**Your task:** In the material below, the lines between the one holding "Woman sits on" and the one holding "the colorful cubes", inclusive, are to be set down word for word. Pictures stay out.

**Task input:**
******************************

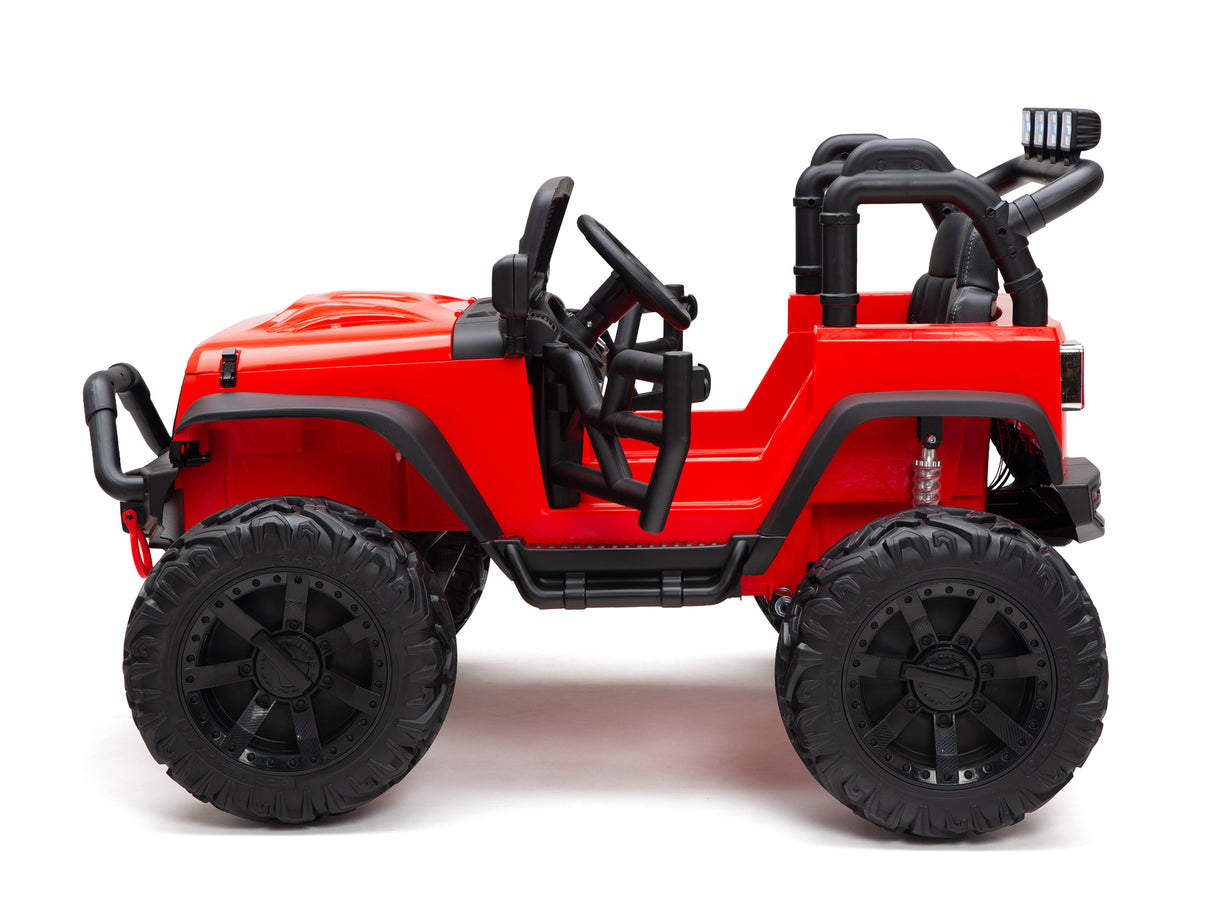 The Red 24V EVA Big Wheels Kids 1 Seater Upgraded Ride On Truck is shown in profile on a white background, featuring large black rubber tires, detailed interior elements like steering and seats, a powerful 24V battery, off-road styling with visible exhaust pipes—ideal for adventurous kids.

******************************

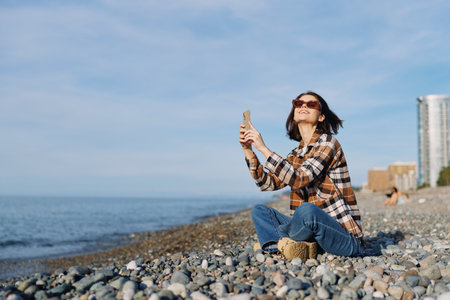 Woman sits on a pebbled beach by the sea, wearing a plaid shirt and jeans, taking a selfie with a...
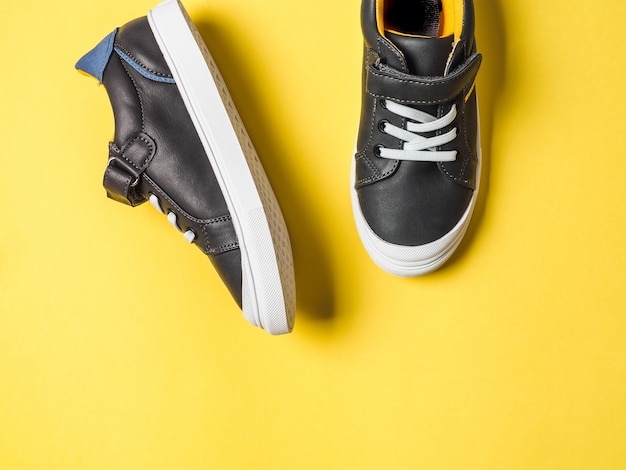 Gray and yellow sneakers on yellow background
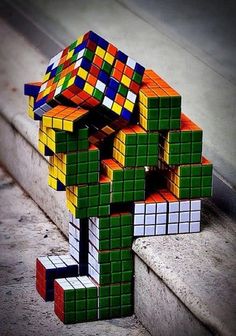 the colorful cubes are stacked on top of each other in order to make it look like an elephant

******************************

**Response to this exercise:**
 Woman sits on a pebbled beach by the sea, wearing a plaid shirt and jeans, taking a selfie with a...
 Gray and yellow sneakers on yellow background
 the colorful cubes are stacked on top of each other in order to make it look like an elephant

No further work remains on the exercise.